Pelas dez horas da noite, sensivelmente, explodiu uma das armadilhas que deixei do outro lado da bolanha, precisamente a que tinha mais potência. A explosão teve lugar a cerca de dois quilómetros, mas pareceu-nos que aconteceu mesmo ao lado do arame farpado. Efectivamente, para além da carga normal, eu coloquei ao lado da armadilha bastantes granadas velhas e garrafas de cerveja cheias de munições de G3, já fora de uso. Daí que o rebentamento, de todos aqueles explosivos, tenha causado um barulho terrível Mesmo brutal...
As casas dos nativos estremeceram e as paredes largaram caliça. Foi um barulho enorme. Medonho...
Depois, disparei para o local algumas granadas de morteiro 81mm, os soldados e a população mantiveram-se nos abrigos, armas em punho, tudo pronto a abrir fogo ao mais pequeno sinal, à espera que o pior acontecesse.

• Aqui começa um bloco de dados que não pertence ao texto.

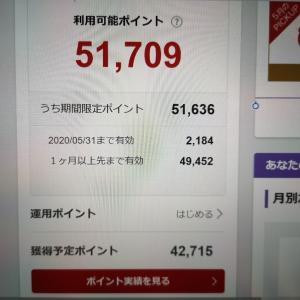楽天スーパーセール開始まであと〇日?開催日程の情報をゲット!!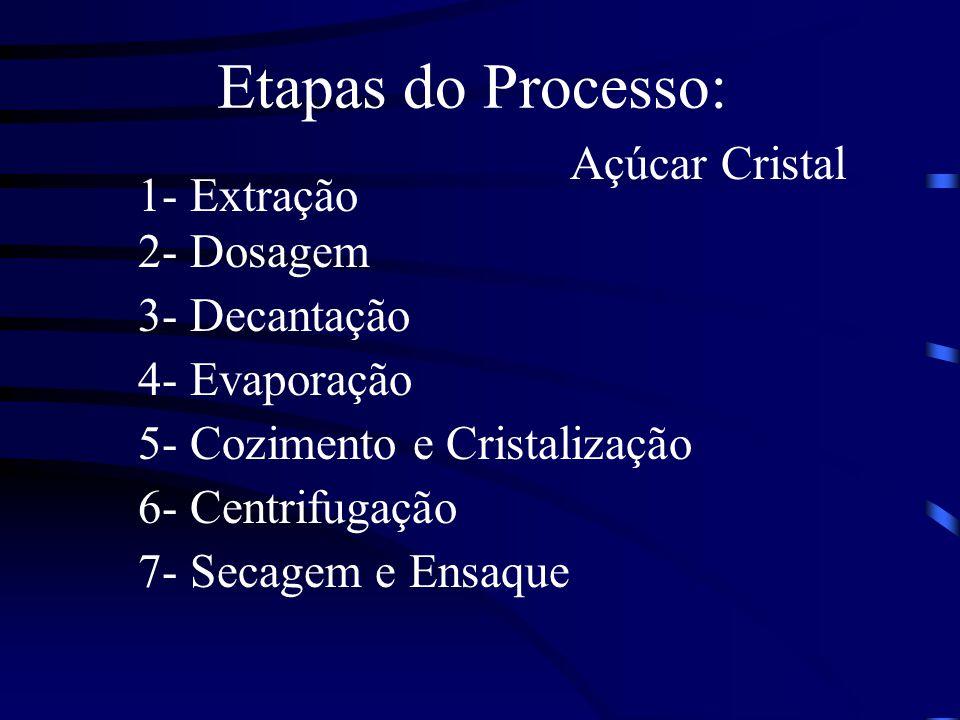 Etapas do Processo: Açúcar Cristal 1- Extração 2- Dosagem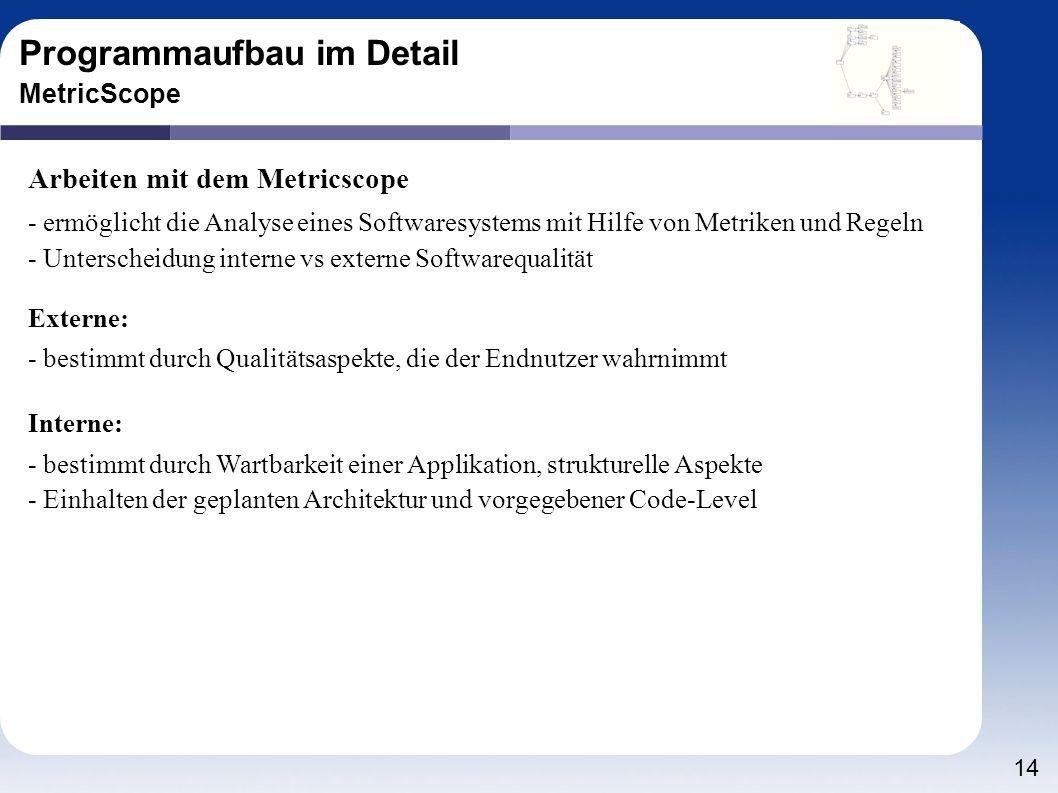 Programmaufbau im Detail MetricScope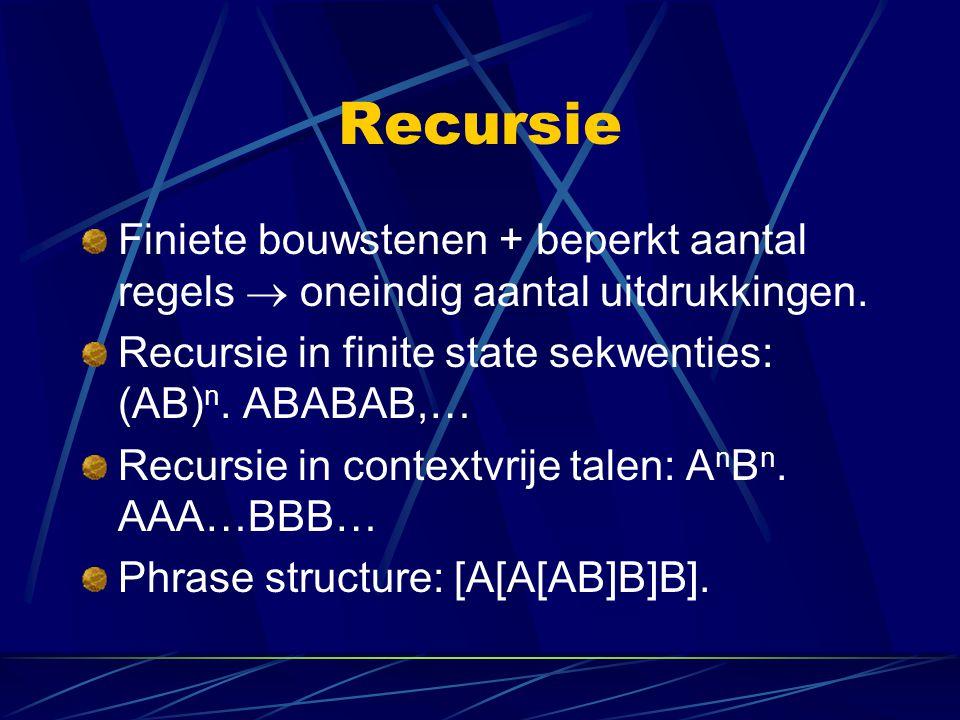 Recursie Finiete bouwstenen + beperkt aantal regels  oneindig aantal uitdrukkingen. Recursie in finite state sekwenties: (AB) n. ABABAB,… Recursie in
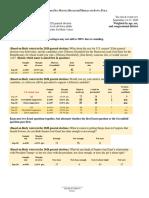 Senate Story 2224 Iowa Poll Sep 2020 Methodology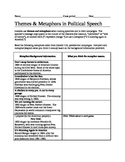 Themes and Metaphors in Political Speeches: Inauguration Exercises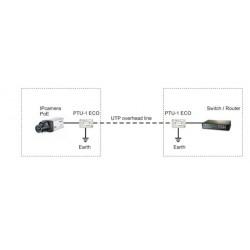 PTF-1-EXT/PoE apsauga nuo viršįtampių EXT serija IP su PoE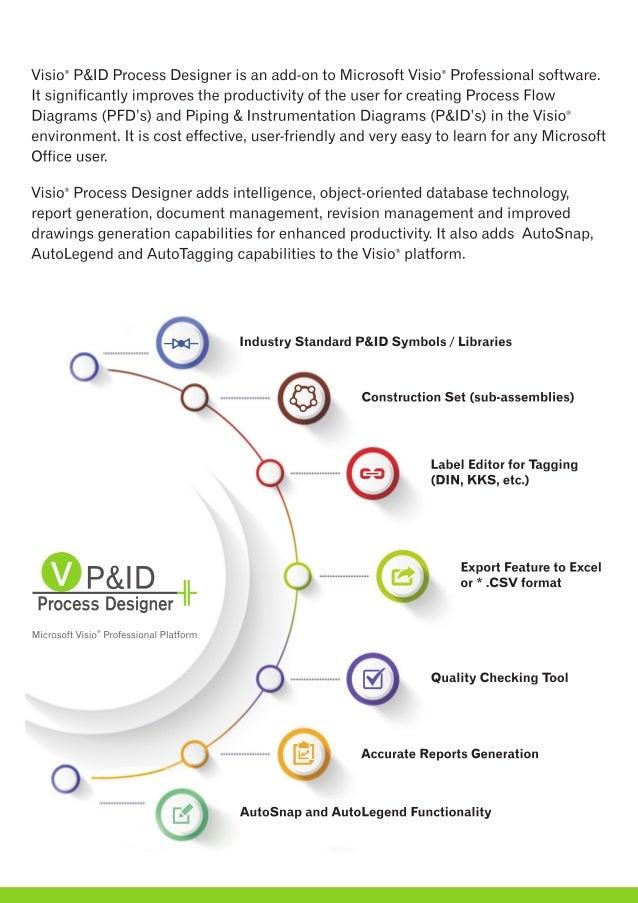 Visio-P&ID-Process-Designer-Brochure Slide 2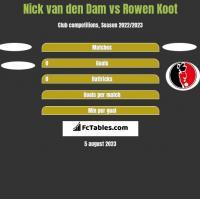 Nick van den Dam vs Rowen Koot h2h player stats
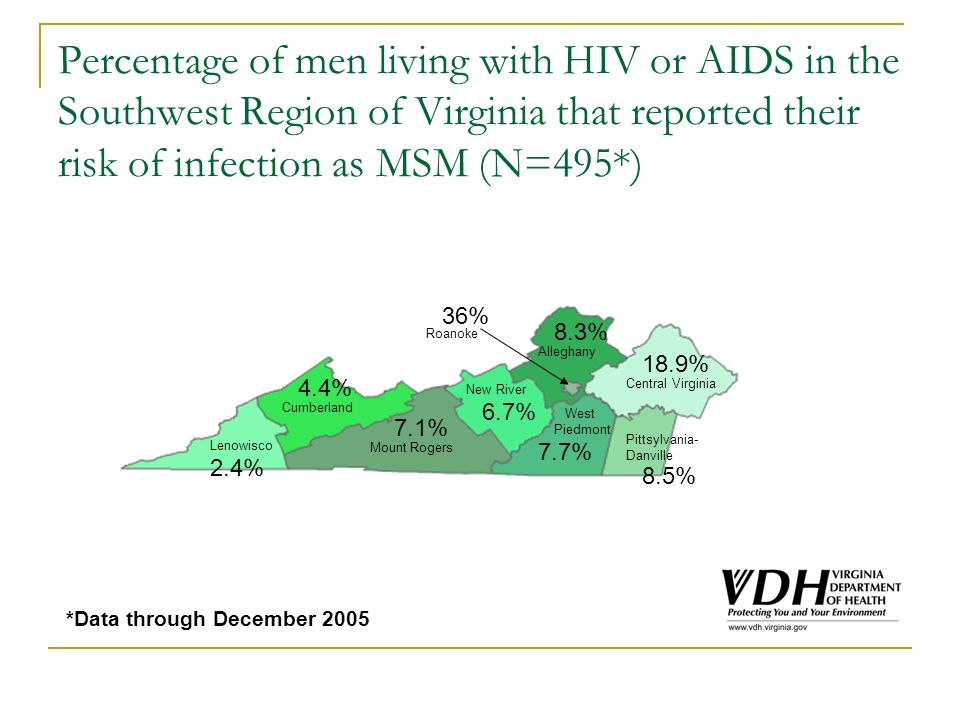 Percentage of men living with HIV or AIDS in the Southwest Region of Virginia that reported their risk of infection as MSM (N=495*) *Data through Dece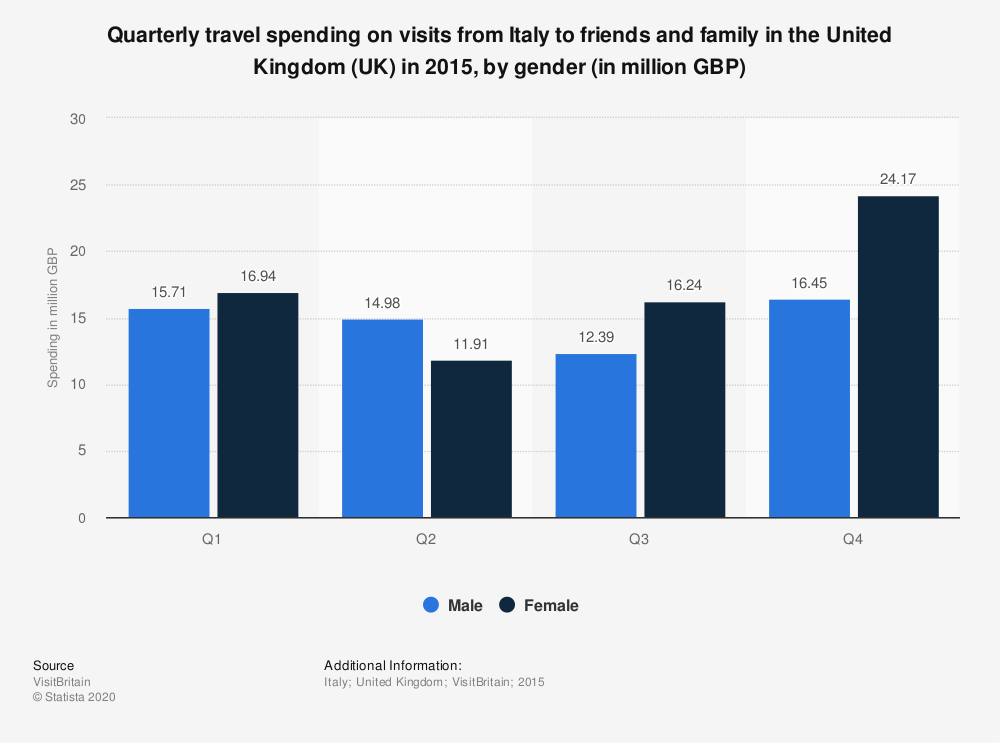 Statistic: Quarterly travel spending on visits from Italy to friends and family in the United Kingdom (UK) in 2015, by gender (in million GBP) | Statista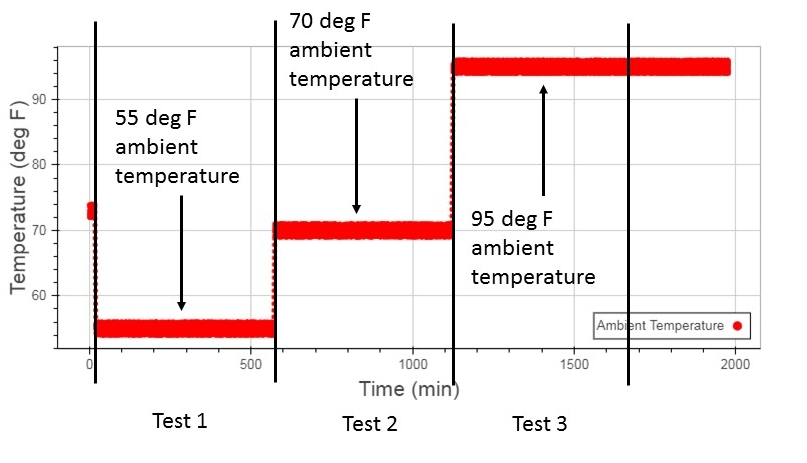 Figure 2: Ambient Temperatures During HPWH COP testing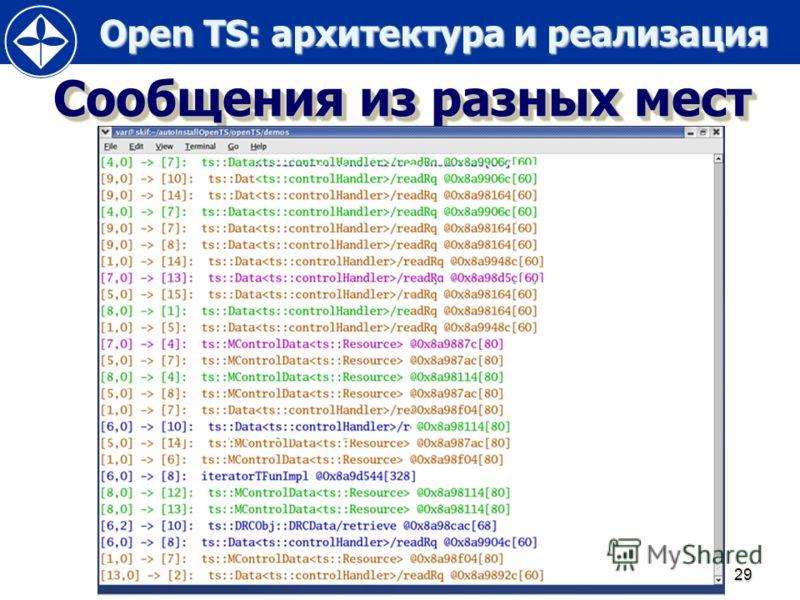 Open TS: архитектура и реализация Open TS: архитектура и реализация 29 Сообщения из разных мест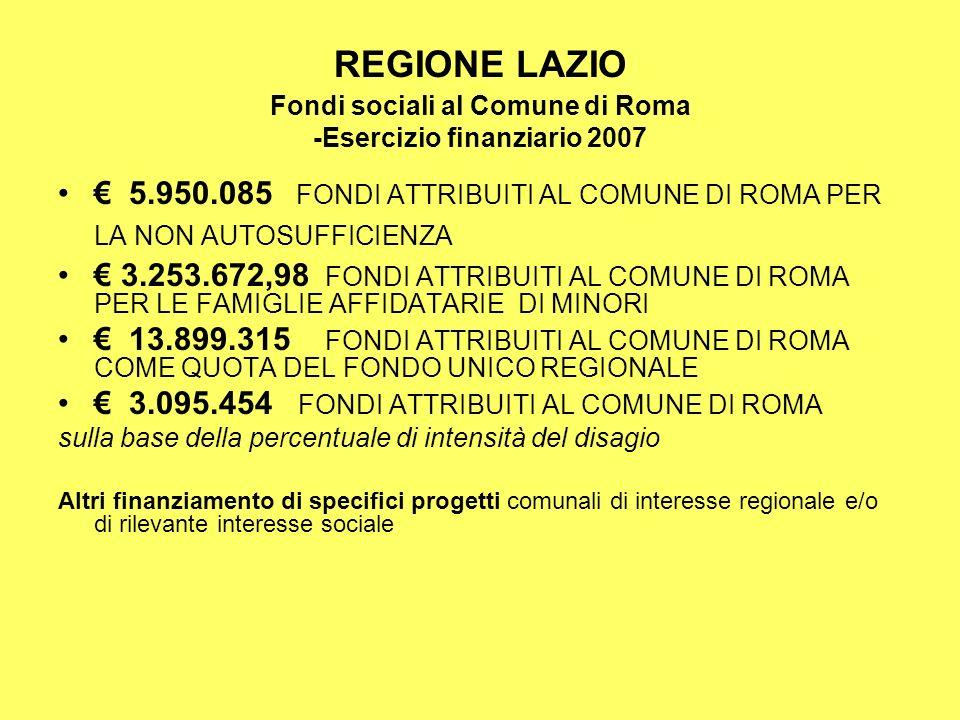 REGIONE LAZIO Fondi sociali al Comune di Roma -Esercizio finanziario 2007 5.950.085 FONDI ATTRIBUITI AL COMUNE DI ROMA PER LA NON AUTOSUFFICIENZA 3.253.672,98 FONDI ATTRIBUITI AL COMUNE DI ROMA PER LE FAMIGLIE AFFIDATARIE DI MINORI 13.899.315 FONDI ATTRIBUITI AL COMUNE DI ROMA COME QUOTA DEL FONDO UNICO REGIONALE 3.095.454 FONDI ATTRIBUITI AL COMUNE DI ROMA sulla base della percentuale di intensità del disagio Altri finanziamento di specifici progetti comunali di interesse regionale e/o di rilevante interesse sociale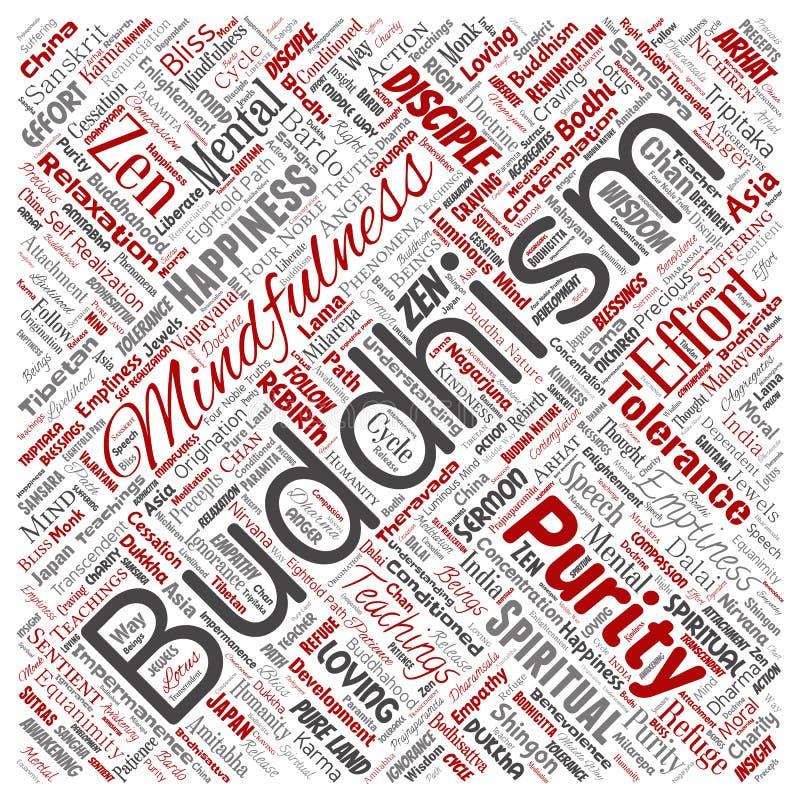 Buddismo di vettore, meditazione, chiarimento, quadrato di karmi illustrazione vettoriale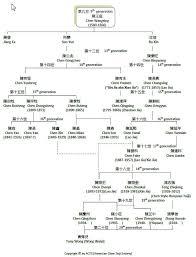 Lineage Chart Tony Wongs Taiji Lineage Chart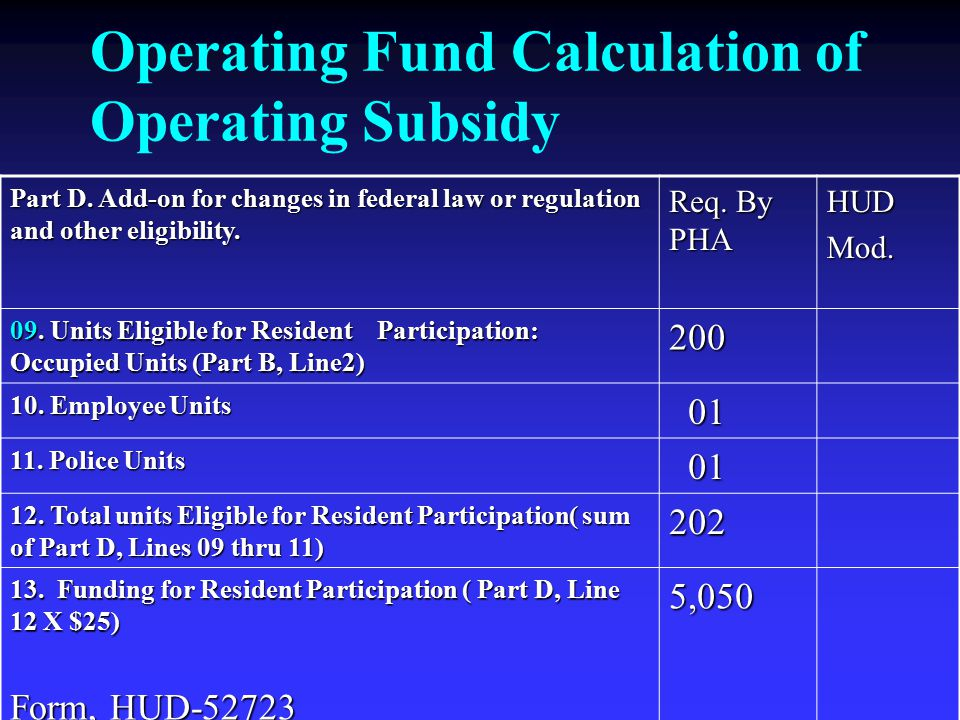 Operating Fund Calculation of Operating Subsidy Part D.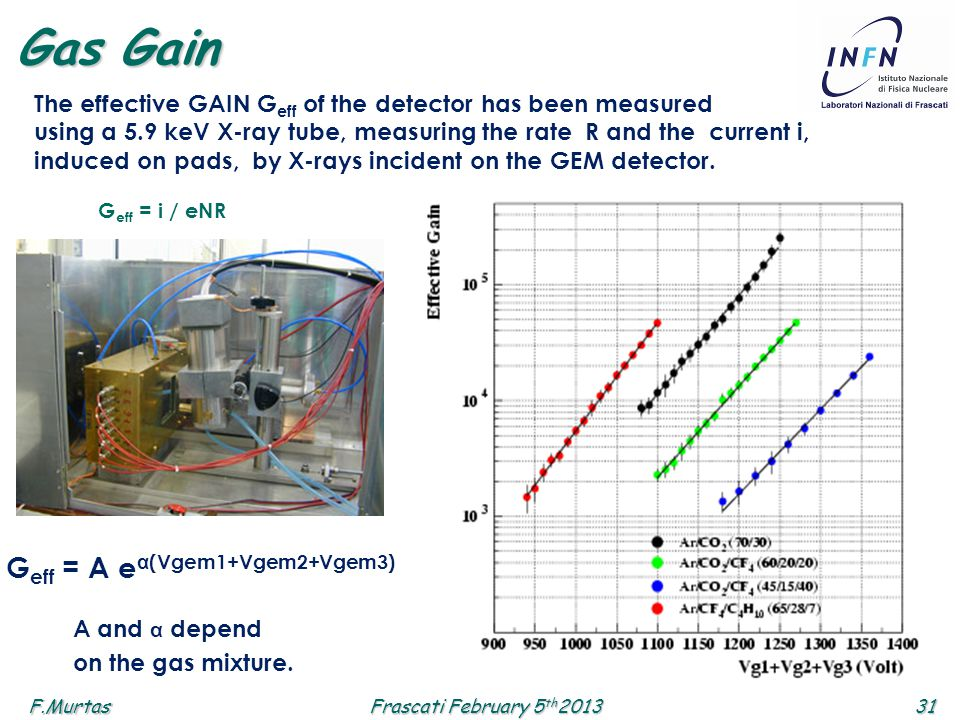 F.Murtas31 Frascati February 5 th 2013 The effective GAIN G eff of the detector has been measured using a 5.9 keV X-ray tube, measuring the rate R and the current i, induced on pads, by X-rays incident on the GEM detector.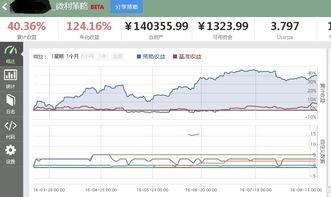 如何建立一个股票量化交易模型并仿真?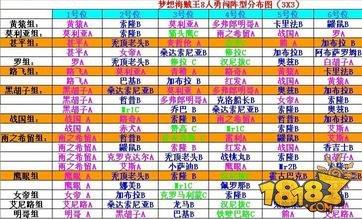 梦想海贼王勇闯阵容推荐 八人阵容布阵图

E um silêncio profundo dominou a tabanca e o aquartelamento durante algumas longas horas, feitas de stress e angustiosa expectativa. Aquela foi para todos uma longa noite, em que o tempo dava a sensação de estar parado. Mas nada de anormal aconteceu. Mesmo nada. Foi mais uma noite igual a tantas outras. Mantivemo-nos é certo, mais atentos, à espera, mas não fomos minimamente incomodados. Apenas o medo nos incomodou... O medo que obriga as pessoas a estar despertas, sempre à espera, o medo que nos rouba o sono e que faz todos os homens corajosos e heróis.
Heróis que só desejam vivamente que não aconteça nada daquilo que se é obrigado a esperar indefinidamente ao longo destas intermináveis noites.
Heróis que apenas desejam que permaneça sempre longe a oportunidade de praticar actos irracionais, capazes de fazer deles esses homens invulgares que as páginas da história vão registando.
É que, ninguém deseja ser herói, nem mesmo aqueles que de facto o foram. O herói é um produto do acaso, ou talvez da irracionalidade da vida.

Já de madrugada, antes de adormecer, eu apenas me interrogava:
- Será que foi um bicho a detonar a armadilha? Será que foram os tipos que vinham de novo com a boa intenção de fazer uma festa nas imediações de Guidage?

E o meu pensamento, ou a minha imaginação, ficaram-se por esta dúvida, na expectativa, aguardando que algo de pior pudesse ainda acontecer.
E, apesar de tudo, ainda dormi um sono, não muito longo, mas suficientemente repousante.


Dia 7

Pela manhã, levando comigo mais de metade dos homens de que dispunha, bem armados e municiados, fui verificar a causa do rebentamento da armadilha. Efectivamente tinha sido accionada pelos turras que, outra vez, e por certo a sério, se dirigiam para Guidage, no intuito de efectuar um ataque.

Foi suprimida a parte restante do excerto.